> _TASK DATA_:
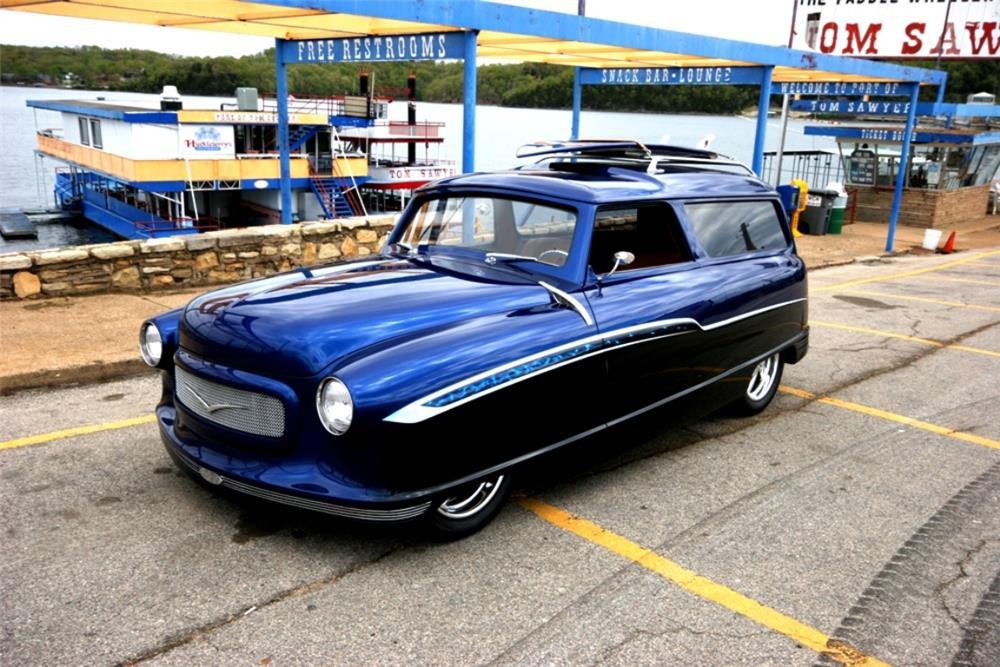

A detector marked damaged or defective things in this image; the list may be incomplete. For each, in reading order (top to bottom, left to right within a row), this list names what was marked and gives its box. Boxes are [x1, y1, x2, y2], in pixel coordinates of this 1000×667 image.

crack in pavement [119, 544, 408, 664]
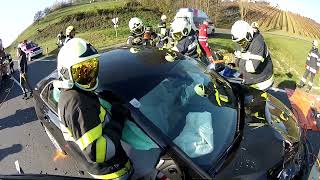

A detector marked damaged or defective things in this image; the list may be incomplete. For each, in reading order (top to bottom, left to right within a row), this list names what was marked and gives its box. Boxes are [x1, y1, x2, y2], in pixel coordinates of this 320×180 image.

damaged dark car [33, 46, 304, 180]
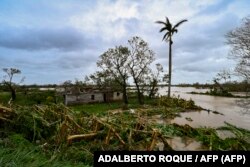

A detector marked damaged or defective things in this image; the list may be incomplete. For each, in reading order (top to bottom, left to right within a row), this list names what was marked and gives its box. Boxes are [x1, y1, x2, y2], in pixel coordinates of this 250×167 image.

damaged house [63, 87, 122, 105]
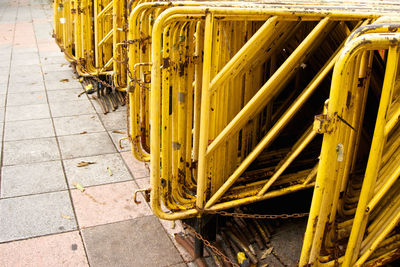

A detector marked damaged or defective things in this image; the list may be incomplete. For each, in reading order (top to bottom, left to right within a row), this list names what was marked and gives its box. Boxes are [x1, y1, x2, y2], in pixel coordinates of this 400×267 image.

rusty chain [185, 226, 241, 267]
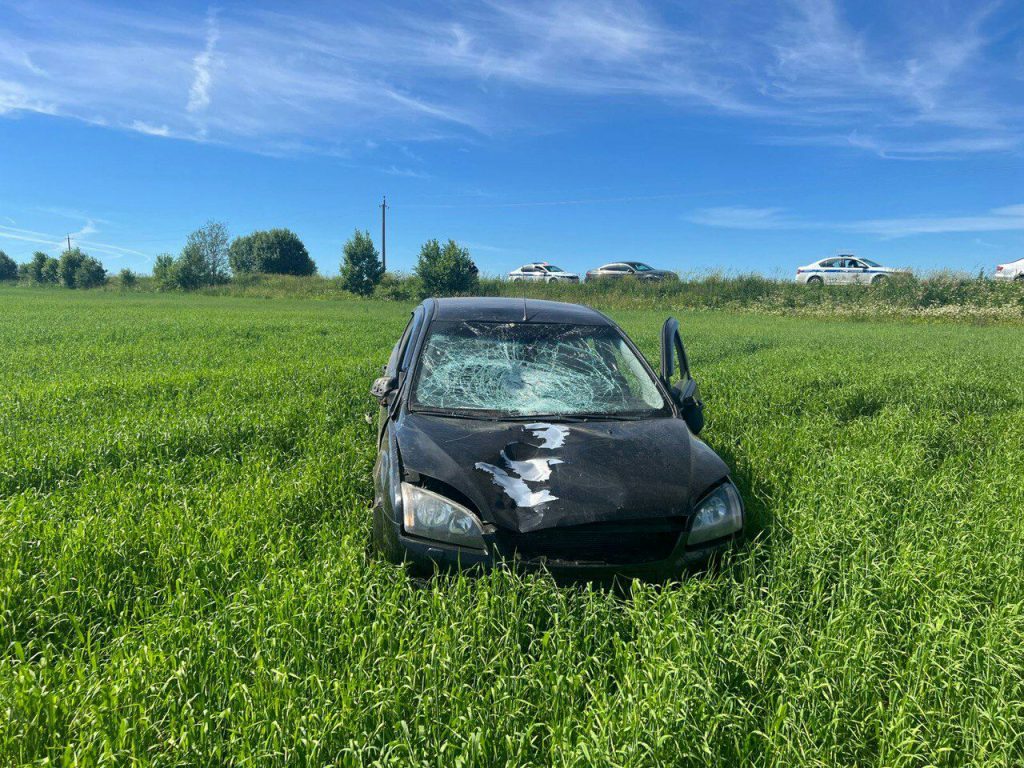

> _WORK TASK_: Write down all the entries exactly, but not the pictures they hold.

> _REPLY TO THE TASK_:
A detector marked damaged or defective things in this image; the list may be incomplete. For each, in reading order (top to bottom, left to right within a row), this list names what was marked and gives its box. Boxes are [x1, y1, x2, y2], in pixel coordinates of this 1000×667 image.

crack in pavement [119, 544, 408, 664]

A detector marked damaged or defective things in this image; the list may be incomplete. For each, in reading order (top to bottom, left to right within a row), this list names what was marked and gives its box. Boxes are [x1, y1, x2, y2], in pixel coordinates of this 320×180 image.

damaged dark car [33, 46, 304, 180]

A detector marked damaged or defective things in this image; the list may be incomplete. For each, in reading order (top to bottom, left to right within a row), this list names what was marked and gives its box. Boxes are [x1, y1, x2, y2], in pixel coordinates of this 250×167 image.

damaged house [63, 87, 122, 105]

A detector marked damaged or defective things in this image; the list may be incomplete. For each, in reading order (top to bottom, left to right within a row), this list names what was marked and gives its box. Boxes are [x1, y1, x2, y2], in pixel coordinates of this 400×267 image.

rusty chain [185, 226, 241, 267]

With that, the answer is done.